26.161 Cutoff levels for validity testing
Paragraph 26.161(a)
This paragraph of the final rule establishes that each initial validity test must be performed on one aliquot of a donor’s urine specimen. Licensees and other entities must ensure that the HHS-certified laboratory is capable of conducting, and conducts, confirmatory testing for at least one oxidizing adulterant and any other adulterants specified by the licensee’s or other entity’s testing program. To report an adulterated, substituted, dilute, or invalid test result, a confirmatory validity test must be performed on a second aliquot of the donor’s urine specimen. All costs associated with validity testing are considered to be incremental2 because validity testing is a new regulatory provision. Incremental costs associated with validity testing are discussed in connection with § 26.161(b)(1)-(5).
Paragraph 26.161(b)
Subparagraphs 26.161(b)(1)-(5)
These subparagraphs of the final rule establish initial validity testing requirements, including the types of initial tests to be performed (creatinine, pH, adulterants) and the specific criteria to determine whether a specimen may be adulterated, substituted, dilute, or invalid, and thus, require confirmatory validity testing. The analysis accounts for validity testing costs under this requirement based on a per specimen testing cost at HHS-certified laboratories (i.e., initial validity testing or initial and confirmatory validity testing have the same cost).

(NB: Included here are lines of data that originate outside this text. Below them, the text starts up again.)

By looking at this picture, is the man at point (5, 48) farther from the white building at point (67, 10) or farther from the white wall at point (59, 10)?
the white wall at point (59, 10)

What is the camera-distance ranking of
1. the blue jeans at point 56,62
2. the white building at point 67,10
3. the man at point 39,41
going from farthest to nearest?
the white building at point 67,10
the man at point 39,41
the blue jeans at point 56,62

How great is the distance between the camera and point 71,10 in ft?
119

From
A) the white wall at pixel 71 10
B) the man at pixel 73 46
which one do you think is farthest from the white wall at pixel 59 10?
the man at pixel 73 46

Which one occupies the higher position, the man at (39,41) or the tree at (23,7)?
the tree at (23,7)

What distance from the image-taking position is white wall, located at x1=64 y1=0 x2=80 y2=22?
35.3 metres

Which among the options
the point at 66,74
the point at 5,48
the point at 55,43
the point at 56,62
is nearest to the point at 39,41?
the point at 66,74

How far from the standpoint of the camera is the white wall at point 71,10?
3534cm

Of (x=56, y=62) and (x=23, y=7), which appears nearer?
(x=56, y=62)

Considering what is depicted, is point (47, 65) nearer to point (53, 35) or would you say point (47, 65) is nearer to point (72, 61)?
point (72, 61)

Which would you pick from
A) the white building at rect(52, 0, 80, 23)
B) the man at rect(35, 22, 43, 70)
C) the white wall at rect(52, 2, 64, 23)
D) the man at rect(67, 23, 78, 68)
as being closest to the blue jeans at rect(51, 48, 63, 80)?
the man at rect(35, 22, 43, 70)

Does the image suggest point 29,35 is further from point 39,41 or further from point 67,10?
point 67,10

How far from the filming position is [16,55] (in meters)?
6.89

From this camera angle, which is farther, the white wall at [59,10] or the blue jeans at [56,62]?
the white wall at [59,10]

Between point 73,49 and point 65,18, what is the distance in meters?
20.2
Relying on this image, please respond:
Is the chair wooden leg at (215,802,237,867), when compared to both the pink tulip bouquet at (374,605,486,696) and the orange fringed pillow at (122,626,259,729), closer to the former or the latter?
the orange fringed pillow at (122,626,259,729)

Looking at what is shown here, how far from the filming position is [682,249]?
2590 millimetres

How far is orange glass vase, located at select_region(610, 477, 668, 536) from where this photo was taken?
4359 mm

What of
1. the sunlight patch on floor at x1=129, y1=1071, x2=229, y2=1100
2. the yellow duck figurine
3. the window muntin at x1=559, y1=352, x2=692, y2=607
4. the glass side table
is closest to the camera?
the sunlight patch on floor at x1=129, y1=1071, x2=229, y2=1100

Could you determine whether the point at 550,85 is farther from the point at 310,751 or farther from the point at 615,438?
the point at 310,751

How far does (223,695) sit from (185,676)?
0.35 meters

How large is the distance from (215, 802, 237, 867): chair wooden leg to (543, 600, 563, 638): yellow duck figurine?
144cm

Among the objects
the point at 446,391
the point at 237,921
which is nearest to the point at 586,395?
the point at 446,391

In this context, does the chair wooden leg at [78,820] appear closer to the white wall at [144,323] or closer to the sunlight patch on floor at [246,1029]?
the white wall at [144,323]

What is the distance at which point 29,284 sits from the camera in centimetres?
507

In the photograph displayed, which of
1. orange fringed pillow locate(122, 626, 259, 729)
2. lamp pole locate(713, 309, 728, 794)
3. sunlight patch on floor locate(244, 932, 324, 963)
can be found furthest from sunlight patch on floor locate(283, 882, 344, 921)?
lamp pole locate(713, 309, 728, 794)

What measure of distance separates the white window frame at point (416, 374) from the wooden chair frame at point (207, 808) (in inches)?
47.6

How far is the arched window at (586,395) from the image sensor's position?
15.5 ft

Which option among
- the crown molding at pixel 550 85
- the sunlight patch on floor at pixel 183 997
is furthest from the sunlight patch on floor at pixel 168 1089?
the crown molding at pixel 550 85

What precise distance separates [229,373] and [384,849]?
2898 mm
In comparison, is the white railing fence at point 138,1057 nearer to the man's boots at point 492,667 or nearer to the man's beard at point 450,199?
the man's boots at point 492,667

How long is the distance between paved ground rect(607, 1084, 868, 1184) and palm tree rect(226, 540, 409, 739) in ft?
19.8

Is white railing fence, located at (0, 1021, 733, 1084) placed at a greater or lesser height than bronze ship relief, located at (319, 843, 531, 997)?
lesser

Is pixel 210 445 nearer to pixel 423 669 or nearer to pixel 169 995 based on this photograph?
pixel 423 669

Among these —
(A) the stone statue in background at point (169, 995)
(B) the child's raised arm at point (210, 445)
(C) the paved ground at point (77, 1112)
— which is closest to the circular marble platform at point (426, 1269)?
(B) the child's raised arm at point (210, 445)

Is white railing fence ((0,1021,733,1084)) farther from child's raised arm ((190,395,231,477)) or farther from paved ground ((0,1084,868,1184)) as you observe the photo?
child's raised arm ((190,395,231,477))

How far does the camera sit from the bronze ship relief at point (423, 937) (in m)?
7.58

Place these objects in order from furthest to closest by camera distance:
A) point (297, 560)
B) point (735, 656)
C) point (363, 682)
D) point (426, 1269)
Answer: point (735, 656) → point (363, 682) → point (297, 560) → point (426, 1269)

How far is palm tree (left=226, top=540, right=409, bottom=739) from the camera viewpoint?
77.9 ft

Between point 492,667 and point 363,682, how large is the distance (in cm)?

The regulatory analysis calculates under these subparagraphs not only the costs related to conducting initial and confirmatory validity testing, but also the subsequent costs for some specimens to receive initial and confirmatory drug testing, and the associated costs resulting from confirmed adulterated or substituted validity and/or positive drug test results (including positive drug test results following confirmatory testing to the LOD for dilute specimens and positive test results following the second collection for a donor that produced an invalid specimen). Even though many of these costs are directly related to other provisions, as referenced below, this approach consolidates the series of actions that are initiated under § 26.161(b)(1)-(5), allowing for a unified (hence clearer) presentation of related actions and a simpler analysis.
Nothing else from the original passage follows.